Following the US-imposed oil embargo and a web of hard-hitting economic sanctions, Iran’s economy and the lives of Iranian civilians have been hit hard a year after the US withdrawal from the 2015 Nuclear Deal (JCPOA). In May 2018, Donald Trump formally pulled the US out of the Nuclear Deal in order to reimpose the sanction against Iran as a coercion measure to punish the Iranian Government for its political influence in the Middle East and the continued pursuit of nuclear weapons.

 

Sanctions in international law are the most effective coercion measures (economic and diplomatic) to punish and induce recalcitrant or highly stubborn governments to comply with international legal norms. Legally, the UN Security Council may call upon Member States to apply such measures. These may include the complete or partial interruption of economic and diplomatic relations. These measures are also a common feature of international politics, to nudge a targeted political leadership to comply with the sender countries’ demands. In either case, if the sanctions fail to undermine the coercive capacity of the target regime, the sanctions will lose political traction. In such case, civilian life and human rights conditionswill get worse as a result of the continuation of the sanctions against the target country.
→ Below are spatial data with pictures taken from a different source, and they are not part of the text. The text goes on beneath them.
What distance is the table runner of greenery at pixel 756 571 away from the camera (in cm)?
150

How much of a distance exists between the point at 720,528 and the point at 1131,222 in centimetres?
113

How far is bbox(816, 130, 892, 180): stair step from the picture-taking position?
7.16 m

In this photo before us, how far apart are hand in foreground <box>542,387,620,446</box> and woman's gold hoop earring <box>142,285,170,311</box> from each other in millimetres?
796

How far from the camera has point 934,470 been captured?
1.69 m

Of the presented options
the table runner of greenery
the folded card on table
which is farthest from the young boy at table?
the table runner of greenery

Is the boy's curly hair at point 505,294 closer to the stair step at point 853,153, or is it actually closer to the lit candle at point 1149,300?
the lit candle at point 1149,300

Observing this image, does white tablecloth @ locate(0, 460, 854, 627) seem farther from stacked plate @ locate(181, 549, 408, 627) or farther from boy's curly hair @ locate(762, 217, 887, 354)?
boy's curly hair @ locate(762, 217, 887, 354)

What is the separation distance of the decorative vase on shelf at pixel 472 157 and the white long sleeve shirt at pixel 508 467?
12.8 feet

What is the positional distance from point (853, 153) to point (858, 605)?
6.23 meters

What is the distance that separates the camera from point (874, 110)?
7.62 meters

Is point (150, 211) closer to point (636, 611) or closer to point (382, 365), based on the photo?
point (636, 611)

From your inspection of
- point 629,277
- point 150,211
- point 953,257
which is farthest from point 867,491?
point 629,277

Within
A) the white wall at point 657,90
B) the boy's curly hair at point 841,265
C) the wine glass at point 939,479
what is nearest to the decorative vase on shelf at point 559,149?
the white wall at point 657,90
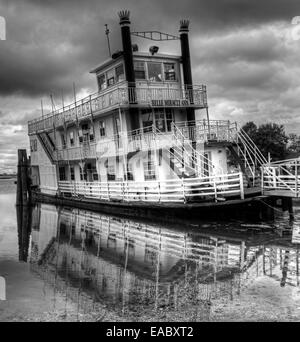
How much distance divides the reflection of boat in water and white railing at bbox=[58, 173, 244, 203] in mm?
2481

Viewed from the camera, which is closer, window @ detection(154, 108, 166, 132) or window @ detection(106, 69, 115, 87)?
window @ detection(154, 108, 166, 132)

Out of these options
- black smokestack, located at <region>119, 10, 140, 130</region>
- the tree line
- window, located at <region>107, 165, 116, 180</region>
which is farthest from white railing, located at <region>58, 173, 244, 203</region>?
the tree line

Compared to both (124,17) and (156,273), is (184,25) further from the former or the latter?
(156,273)

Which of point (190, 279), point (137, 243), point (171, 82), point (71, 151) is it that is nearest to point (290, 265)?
point (190, 279)

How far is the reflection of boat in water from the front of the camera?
27.9 ft

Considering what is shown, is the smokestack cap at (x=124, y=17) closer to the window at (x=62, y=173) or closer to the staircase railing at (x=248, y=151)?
the staircase railing at (x=248, y=151)

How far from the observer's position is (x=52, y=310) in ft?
26.9

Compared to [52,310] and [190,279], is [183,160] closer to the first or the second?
[190,279]

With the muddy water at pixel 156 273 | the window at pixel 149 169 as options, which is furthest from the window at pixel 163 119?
the muddy water at pixel 156 273

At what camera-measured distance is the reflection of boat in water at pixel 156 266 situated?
852 centimetres

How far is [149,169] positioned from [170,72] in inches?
290

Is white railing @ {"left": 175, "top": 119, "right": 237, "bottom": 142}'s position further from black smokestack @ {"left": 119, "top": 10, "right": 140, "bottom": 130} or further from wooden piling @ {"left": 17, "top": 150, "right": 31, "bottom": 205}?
wooden piling @ {"left": 17, "top": 150, "right": 31, "bottom": 205}

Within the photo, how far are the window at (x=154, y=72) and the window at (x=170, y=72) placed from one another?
0.56 meters
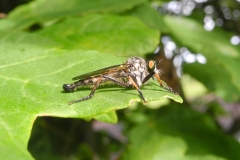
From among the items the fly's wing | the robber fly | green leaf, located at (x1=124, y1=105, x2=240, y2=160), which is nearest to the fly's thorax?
the robber fly

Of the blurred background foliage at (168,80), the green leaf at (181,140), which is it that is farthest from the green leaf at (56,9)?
the green leaf at (181,140)

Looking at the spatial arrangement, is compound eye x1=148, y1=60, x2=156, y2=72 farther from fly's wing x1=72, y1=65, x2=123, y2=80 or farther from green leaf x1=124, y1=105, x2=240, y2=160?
green leaf x1=124, y1=105, x2=240, y2=160

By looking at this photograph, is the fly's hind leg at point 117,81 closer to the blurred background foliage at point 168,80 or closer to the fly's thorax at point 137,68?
the fly's thorax at point 137,68

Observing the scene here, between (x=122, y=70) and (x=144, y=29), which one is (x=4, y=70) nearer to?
(x=122, y=70)

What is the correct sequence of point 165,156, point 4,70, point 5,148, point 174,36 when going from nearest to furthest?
point 5,148 → point 4,70 → point 165,156 → point 174,36

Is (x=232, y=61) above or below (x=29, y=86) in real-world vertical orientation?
below

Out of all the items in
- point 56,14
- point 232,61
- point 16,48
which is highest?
point 16,48

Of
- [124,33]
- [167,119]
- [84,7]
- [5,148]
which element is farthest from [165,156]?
[5,148]

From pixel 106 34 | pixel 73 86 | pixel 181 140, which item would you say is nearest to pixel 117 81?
pixel 73 86
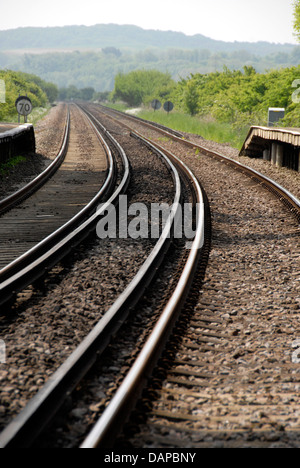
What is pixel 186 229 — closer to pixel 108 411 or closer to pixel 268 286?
pixel 268 286

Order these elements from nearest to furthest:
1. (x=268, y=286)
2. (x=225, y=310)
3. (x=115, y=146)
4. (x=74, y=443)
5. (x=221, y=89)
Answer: (x=74, y=443)
(x=225, y=310)
(x=268, y=286)
(x=115, y=146)
(x=221, y=89)

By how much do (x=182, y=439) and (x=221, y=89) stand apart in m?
43.0

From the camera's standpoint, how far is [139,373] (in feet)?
12.3

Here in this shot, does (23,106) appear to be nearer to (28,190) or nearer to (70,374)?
(28,190)

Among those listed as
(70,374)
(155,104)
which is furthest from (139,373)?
(155,104)

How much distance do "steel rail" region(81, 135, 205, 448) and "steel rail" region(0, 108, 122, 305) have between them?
184cm

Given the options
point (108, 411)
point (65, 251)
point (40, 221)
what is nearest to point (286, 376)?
point (108, 411)

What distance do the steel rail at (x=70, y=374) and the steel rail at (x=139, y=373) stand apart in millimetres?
409

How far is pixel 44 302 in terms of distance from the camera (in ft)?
17.9

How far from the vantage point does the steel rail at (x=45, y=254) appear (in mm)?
5566

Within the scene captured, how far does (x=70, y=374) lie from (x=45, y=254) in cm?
303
Because economic sanctions often impose damages on the target country, they are often costly for the inhabitants of that country.The most dramatic impact of economic sanctions on civilian lives is a violation of the economic, social and cultural rights of the inhabitants of the target country. As a result of the imposition of the US unilateral economic sanctions, the Iranian people have faced humanitarian threats, in particular, lack of access to pharmaceuticals, medical supplies and health-care, poverty, high inflation and high unemployment. All these are matters of “the right to an adequate standard of living” contained in Article 11(1) of the UN International Covenant on Economic, Social and Cultural Rights (1966), which is understood to establish a minimum entitlement to food, clothing and housing at an adequate level.

What is certain is that the hard-hitting sanctions have harmed civilian lives, and they have therefore moved away from their main objective – an exclusive focus on “seeking to change Iran’s nuclear and regional policies.” A review of the record of sanctions suggests that in most cases economic sanctions have had a significant economic impact, but their political success has not been significant.

Reviewing Iran’s case suggests that the US economic sanctions have already failed to achieve ambitious foreign policy objectives due to the non-compliance with fundamental human rights principles. As confirmed by the UN Committee on Economic, Social and Cultural Rights (CESCR), it is necessary “to distinguish between the basic objective of applying political and economic pressure upon [a stubborn country] to persuade them to conform to international law, and the collateral infliction of suffering upon the most vulnerable groups within the targeted country. [That’s why the UN Security Council sanctions regime] include humanitarian exemptions [to ensure basic respect for economic, social and cultural rights within the targeted country]”. The CESCR has brought the hard-hitting effects of economic sanctions on civilians to public attention through a study of the impact sanctions on Iraqi people during the Gulf War in 1991. According to CESCR’s General Comment No 8, “the inhabitants of a [stubborn] country do not forfeit their basic economic, social and cultural rights by virtue of any determination that their leaders have violated norms relating to international peace and security. The aim is to insist that lawlessness of one kind should not be met by lawlessness of another kind which pays no heed to the fundamental rights that underlie and give legitimacy to any such collective action.”

All in all, the humanitarian impacts of economic sanctions have no justification from the perspective of international law. Regardless of the causes, the use of hard-hitting sanctions by the US administration as a political measure to punish the Iranian regime has already caused suffering to Iranians, leading to substantial violations and human rights abuses in the target country. Moreover, any attempt to reduce the humanitarian impacts of the mentioned sanctions would indirectly help to fulfil the main objective of the sanctions – “seeking to change Iran’s nuclear and regional policies.”